Посетителей в ресторане было немного. У окна сидели два раскрасневшихся майора. Фуражки их лежали на столе. Один возбужденно говорил другому:
– Где линия отсчета, Витя? Необходима линия отсчета. А без линии отсчета, сам понимаешь…
Его собеседник возражал:
– Факт был? Был… А факт – он и есть факт… Перед фактом, как говорится, того…
В углу разместилась еврейская семья. Красивая полная девочка заворачивала в угол скатерти чайную ложку. Мальчик постарше то и дело смотрел на часы.

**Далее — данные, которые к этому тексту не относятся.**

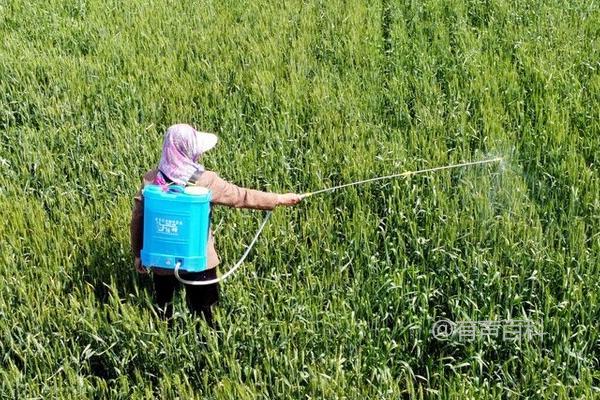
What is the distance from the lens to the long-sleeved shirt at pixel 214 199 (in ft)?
9.30

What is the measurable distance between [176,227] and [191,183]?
19 cm

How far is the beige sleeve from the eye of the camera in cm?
283

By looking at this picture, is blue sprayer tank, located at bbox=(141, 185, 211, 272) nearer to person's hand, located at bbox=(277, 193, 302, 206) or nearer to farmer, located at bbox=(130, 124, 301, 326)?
farmer, located at bbox=(130, 124, 301, 326)

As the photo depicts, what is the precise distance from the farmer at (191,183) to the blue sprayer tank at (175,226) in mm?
94

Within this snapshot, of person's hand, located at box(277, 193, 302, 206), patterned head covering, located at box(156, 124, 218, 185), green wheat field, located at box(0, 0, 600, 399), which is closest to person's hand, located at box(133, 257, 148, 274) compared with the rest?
green wheat field, located at box(0, 0, 600, 399)

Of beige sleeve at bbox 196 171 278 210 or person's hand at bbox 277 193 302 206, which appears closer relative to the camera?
beige sleeve at bbox 196 171 278 210

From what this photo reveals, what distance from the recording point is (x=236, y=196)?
2.89 meters

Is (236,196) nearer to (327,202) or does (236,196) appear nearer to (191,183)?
(191,183)

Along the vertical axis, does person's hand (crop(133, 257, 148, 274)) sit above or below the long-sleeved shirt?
below

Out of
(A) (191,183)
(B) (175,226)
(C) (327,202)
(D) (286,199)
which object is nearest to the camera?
(B) (175,226)

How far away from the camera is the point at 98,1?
637 cm

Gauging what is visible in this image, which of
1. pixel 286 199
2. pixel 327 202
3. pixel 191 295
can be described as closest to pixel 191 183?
pixel 286 199

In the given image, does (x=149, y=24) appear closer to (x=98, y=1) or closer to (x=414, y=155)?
(x=98, y=1)

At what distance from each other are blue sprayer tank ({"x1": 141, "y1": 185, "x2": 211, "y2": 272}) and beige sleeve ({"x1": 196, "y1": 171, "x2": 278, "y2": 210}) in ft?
0.40
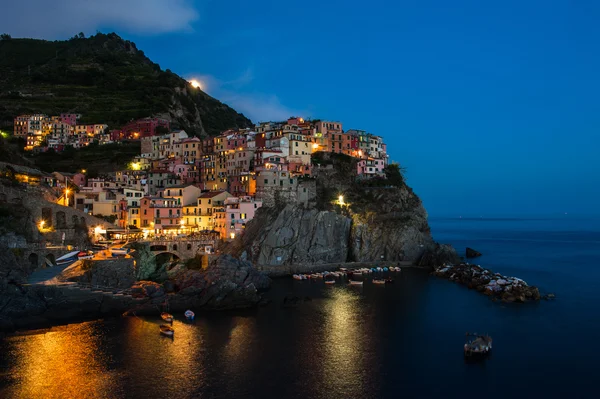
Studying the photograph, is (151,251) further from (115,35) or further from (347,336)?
(115,35)

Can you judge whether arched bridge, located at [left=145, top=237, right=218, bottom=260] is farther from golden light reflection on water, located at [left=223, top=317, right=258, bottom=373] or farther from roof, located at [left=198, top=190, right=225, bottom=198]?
golden light reflection on water, located at [left=223, top=317, right=258, bottom=373]

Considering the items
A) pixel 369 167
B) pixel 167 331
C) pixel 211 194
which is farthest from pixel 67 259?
pixel 369 167

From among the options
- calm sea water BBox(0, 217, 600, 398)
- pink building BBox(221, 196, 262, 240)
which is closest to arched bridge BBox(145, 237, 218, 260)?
pink building BBox(221, 196, 262, 240)

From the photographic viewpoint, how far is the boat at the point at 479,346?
29.5 m

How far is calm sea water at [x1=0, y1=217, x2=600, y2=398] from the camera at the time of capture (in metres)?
24.8

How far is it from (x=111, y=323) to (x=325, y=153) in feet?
142

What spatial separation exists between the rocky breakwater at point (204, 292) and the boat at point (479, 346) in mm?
18238

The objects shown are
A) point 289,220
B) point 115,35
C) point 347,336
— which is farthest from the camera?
point 115,35

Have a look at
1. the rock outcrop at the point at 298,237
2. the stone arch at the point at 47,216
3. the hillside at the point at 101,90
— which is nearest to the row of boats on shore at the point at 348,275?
the rock outcrop at the point at 298,237

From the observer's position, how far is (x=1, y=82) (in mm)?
121000

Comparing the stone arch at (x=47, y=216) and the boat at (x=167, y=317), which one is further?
the stone arch at (x=47, y=216)

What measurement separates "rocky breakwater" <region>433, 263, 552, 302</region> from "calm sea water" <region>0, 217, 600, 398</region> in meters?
1.65

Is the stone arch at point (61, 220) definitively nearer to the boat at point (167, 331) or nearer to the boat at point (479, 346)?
the boat at point (167, 331)

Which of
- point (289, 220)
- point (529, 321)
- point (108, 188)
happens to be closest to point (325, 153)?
point (289, 220)
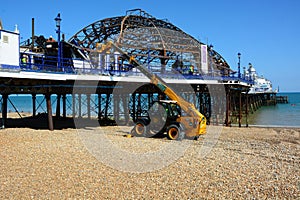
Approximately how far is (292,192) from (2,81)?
15.0 m

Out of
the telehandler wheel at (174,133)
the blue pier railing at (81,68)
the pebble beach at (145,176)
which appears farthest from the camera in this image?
the blue pier railing at (81,68)

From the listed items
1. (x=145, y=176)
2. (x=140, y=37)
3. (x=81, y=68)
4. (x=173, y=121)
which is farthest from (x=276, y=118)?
(x=145, y=176)

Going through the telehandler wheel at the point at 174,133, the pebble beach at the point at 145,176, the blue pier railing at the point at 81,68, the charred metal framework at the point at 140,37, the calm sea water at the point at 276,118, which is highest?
the charred metal framework at the point at 140,37

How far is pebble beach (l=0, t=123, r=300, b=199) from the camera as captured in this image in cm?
766

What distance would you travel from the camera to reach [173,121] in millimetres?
16016

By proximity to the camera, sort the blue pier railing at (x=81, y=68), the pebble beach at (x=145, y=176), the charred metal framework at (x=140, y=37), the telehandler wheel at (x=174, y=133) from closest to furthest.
Answer: the pebble beach at (x=145, y=176)
the telehandler wheel at (x=174, y=133)
the blue pier railing at (x=81, y=68)
the charred metal framework at (x=140, y=37)

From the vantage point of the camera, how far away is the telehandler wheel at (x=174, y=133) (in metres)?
15.5

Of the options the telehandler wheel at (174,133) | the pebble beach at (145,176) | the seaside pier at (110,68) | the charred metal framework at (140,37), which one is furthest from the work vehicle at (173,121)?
the charred metal framework at (140,37)

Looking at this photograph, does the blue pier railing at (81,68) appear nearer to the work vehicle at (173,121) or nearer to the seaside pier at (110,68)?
the seaside pier at (110,68)

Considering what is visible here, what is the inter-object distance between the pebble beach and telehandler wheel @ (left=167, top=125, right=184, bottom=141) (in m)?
2.50

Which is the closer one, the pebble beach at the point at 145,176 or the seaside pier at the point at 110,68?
the pebble beach at the point at 145,176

Мать и отец еле слышно переговаривались.
Мы расположились у стойки. Жбанков помолчал, а затем говорит:
– Серж, объясни мне, почему евреев ненавидят? Допустим, они Христа распяли. Это, конечно, зря. Но ведь сколько лет прошло… И потом, смотри. Евреи, евреи… Вагин – русский, Толстиков – русский. А они бы Христа не то что распяли. Они бы его живым съели… Вот бы куда антисемитизм направить. На Толстикова с Вагиным. Я против таких, как они, страшный антисемитизм испытываю. А ты?
– Естественно.
– Вот бы на Толстикова антисемитизмом пойти! И вообще… На всех партийных…
– Да, – говорю, – это бы неплохо… Только не кричи.
– Но притом обрати внимание… Видишь, четверо сидят, не оборачивайся… Вроде бы натурально сидят, а что-то меня бесит. Наш бы сидел в блевотине – о’кей! Те два мудозвона у окна разоряются – нормально! А эти тихо сидят, но я почему-то злюсь. Может, потому, что живут хорошо. Так ведь и я бы жил не хуже. Если бы не водяра проклятая. Между прочим, куда хозяева задевались?..
Один майор говорил другому:
– Необходима шкала ценностей, Витя. Истинная шкала ценностей. Плюс точка отсчета. А без шкалы ценностей и точки отсчета, сам посуди…
Другой по-прежнему возражал:
– Есть факт, Коля! А факт – есть факт, как его ни поворачивай. Факт – это реальность, Коля! То есть нечто фактическое…
Девочка со звоном уронила чайную ложку. Родители тихо произнесли что-то укоризненное. Мальчик взглянул на часы…
Возникла буфетчица с локонами цвета половой мастики. За ней – официант с подносом. Обслужил еврейскую семью.
– Конечно, – обиделся Жбанков, – евреи всегда первые…
Затем он подошел к стойке:
– Бутылочку водки, естественно… И чего-нибудь легонького, типа на брудершафт…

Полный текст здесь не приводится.